Avec une grande pertinence, elle met le film en écho avec l’évolution / la radicalisation de la société civile téhérane, en rappelant combien la force singulière de ce cinéma tient à sa propension d’être au diapason avec les changements de sa société.
Pour explorer cette concordance entre le cinéma indépendant et les mouvements sociaux, elle met en exergue notamment le mouvement underground cinématographique iranien, apparu en 2009 dans la filiation du mouvement vert (soulèvement d’insurrection citoyenne contre la corruption électorale). Son analyse du film se concentre ensuite sur le regard que les cinéastes porte sur le corps de la femme, en opposition à la République islamique et, a fortiori, du désir féminin.
Et par-delà ce cas très spécifique à l’Iran, sachant combien, comme disait le poète Miguel Torga, “l’universel, c’est le local moins les murs”, elle rappelle le rayonnement universel du regard des cinéastes sur la condition d’une femme senior sujette à retrouver du désir.
Enfin, parmi une analyse assez détaillée de ce que le film évoque des secrets privés de la société iranienne, on y apprend, non sans surprise, que, grâce aux réseaux sociaux, le film a été un “énorme succès” en Iran.

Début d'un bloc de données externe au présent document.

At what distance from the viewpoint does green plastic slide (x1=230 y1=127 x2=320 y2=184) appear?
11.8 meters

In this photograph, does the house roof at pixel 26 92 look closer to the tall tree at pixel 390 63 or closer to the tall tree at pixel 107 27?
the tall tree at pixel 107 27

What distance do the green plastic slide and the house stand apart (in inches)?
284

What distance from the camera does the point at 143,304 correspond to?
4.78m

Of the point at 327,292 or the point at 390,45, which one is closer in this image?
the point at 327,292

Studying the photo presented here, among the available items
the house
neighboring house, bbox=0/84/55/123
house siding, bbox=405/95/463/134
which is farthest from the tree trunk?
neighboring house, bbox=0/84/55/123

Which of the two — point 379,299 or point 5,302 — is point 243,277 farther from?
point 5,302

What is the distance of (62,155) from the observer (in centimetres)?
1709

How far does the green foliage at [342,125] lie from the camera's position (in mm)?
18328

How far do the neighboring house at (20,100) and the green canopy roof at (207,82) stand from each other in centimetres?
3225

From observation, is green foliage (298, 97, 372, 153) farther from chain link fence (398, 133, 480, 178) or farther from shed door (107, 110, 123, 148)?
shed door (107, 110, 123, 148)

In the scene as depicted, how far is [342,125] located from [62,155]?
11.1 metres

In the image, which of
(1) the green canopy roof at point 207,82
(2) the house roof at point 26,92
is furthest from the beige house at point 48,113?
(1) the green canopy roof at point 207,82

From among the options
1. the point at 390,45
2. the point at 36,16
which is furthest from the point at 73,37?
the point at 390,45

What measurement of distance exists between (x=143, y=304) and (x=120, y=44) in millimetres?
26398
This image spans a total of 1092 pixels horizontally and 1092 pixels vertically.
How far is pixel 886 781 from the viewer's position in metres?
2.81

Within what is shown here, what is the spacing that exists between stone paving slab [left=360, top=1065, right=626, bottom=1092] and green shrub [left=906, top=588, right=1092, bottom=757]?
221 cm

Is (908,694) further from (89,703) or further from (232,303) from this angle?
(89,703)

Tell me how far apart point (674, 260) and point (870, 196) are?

Ensuite, vraisemblablement capté via appel vidéo, les deux cinéastes évoquent rapidement leur processus créatif. Pêle-mêle, il en ressort que leur volonté de faire le film est survenue lorsqu’ils ont voulu représenter les petits moments du quotidien qu’ils chérissent ; le gâteau du film a été inspiré par la mère de la cinéaste. Il incarne pour eux la douceur de la vie. Ils sont désormais interdits de travail et de sortie du territoire depuis 20 mois au moment de l’entretien.
Fort de ces bonii, ce nouvel avatar du cinéma iranien confirme à la fois la grandeur de cette cinématographie du Moyen-Orient et la nécessité, d’autant plus impérieuse après la « Guerre des 12 jours », des artistes iraniens à témoigner de la vérité de leurs contemporains.
Mon Gâteau préféré de Maryam Moghaddam & Behtash Sanaeeha. 2024. Iran/Suède/France. Disponible en DVD le 11/06/25.